Я прочла тогда то, что мы недавно нашли:

Крысы грызут полковые приказы,Слава завязана пыльной тесьмой…[846]

Впечатление было очень сильное. Попросили повторить.

– Отпевает нас Софья Казимировна! – сказал Дмитренко. – А здорово написал, черт его возьми! Водку он пьет?

– Не знаю, – рассмеялась я. – Вероятно.

– Ничего подобного! – ответил Эдик. – Он любит кавказские вина!

– Чепуха! – рассердился хмелеющий Дмитренко. – У тебя, Эдуард, дамская душа, и ты рассуждаешь по-дамски! Вино!.. Ну, ладно, выпишем для него из Телава.
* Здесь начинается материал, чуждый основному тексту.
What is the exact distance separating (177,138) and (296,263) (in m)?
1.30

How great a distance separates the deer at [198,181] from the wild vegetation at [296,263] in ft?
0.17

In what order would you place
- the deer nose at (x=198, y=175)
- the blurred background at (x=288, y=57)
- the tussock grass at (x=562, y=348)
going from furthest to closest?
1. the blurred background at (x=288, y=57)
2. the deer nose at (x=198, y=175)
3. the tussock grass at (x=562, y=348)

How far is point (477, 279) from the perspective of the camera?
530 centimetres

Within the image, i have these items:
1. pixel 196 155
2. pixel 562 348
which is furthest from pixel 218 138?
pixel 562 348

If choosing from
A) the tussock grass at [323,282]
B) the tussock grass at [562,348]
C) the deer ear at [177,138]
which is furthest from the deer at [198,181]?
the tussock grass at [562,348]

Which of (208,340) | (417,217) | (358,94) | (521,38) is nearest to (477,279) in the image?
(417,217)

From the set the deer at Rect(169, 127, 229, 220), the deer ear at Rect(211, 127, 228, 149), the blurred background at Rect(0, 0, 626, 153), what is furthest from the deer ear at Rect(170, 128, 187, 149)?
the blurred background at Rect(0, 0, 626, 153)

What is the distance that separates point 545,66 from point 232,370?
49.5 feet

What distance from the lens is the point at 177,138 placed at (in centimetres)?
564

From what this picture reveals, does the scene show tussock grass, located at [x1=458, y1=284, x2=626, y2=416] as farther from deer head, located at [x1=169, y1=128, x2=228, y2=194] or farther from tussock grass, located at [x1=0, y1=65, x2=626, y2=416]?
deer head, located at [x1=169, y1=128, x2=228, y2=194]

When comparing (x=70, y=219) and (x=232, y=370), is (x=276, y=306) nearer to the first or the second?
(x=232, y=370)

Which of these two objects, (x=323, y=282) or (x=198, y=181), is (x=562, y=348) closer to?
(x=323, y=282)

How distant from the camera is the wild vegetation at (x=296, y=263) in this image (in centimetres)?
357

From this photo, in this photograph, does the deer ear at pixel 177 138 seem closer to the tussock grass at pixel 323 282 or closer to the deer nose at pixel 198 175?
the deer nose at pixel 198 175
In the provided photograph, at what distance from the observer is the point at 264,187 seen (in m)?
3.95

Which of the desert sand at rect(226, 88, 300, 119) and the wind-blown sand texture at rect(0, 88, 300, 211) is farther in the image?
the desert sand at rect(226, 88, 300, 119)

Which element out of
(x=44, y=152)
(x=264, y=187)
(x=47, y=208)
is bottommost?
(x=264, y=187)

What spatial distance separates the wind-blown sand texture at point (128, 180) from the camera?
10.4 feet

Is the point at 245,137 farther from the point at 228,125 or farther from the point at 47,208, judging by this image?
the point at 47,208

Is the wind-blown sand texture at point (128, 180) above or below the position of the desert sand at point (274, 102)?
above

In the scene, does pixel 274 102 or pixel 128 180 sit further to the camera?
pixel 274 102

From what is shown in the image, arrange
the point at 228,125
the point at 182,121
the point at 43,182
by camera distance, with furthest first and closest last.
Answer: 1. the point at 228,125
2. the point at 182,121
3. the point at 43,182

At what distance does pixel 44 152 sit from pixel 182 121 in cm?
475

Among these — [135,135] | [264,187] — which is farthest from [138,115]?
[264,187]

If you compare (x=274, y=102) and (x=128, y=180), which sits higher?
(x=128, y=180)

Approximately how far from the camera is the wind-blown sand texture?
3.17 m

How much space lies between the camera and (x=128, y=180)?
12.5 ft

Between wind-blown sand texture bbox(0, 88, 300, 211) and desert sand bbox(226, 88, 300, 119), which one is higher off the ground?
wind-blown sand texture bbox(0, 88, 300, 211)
Как, Борис, выпишем?

Борис Сергеевич молча кивнул головой.

Дмитренко не унимался:

– Где он живет?

– Он наш, ленинградский, – погордился Эдик.

– Давай. Звони ему по телефону, Эдуард! Приглашай сюда. Скажи, машину пришлю.

Во всех серьезных случаях жизни Эдик смотрит на меня: испуганно посмотрел он на меня и тогда.

– Il ne faut pas[847]…– жалобно протянул он.

Б.С. понял Эдика, засмеялся (как он чудесно смеялся!), успокоил Дмитренко:

– Брось, Валек… поздно! К чужому человеку – ночью – звонить – все же спят, вероятно…

Дмитренко успокоить было трудно.

– Они все по ночам пишут. Я знаю. Я читал. Ты, Борис, меня не учи. Как это он не придет к командирам Красной Армии? Обязательно придет. Да он, может, в моей дивизии служил. Честное слово, я помню эту фамилию.

Договорились, однако, не вызывать и не звонить. Послушались меня: я предложила компромисс.

– Выпьем за его здоровье, вот и все! – сказала я.

Выпили. Дмитренко, как и всегда, рассказывал о Гражданской. Рассказывал он прекрасно. Жаль, что так никогда ничего и не было записано.

Б.С. был задумчив, насвистывал, мало говорил, наливая рюмки…

Осенью его хоронили – горловая скоротечная.

А весной 1935-го хоронили Дмитренко[848] – рак гортани и мозга.

И тут и там – траурные марши, ружейные залпы, фуражка на крышке гроба, шашка, цветы, чеканный шаг Академий в строю: Артиллерийская и Толмачевская.

Да. Все кончилось.

А работа крыс, может быть, и продолжается.

Начала писать одно, кончила другим. Многое еще не записано: поздно и холодно. А многое уже и забылось.

Сейчас пришло в голову, что, если Всеволод Рождественский еще раз придет ко мне, я, может быть, покажу ему эту запись. Для того, чтобы он познакомился ближе с моими. Возможно, это доставит ему маленькую радость.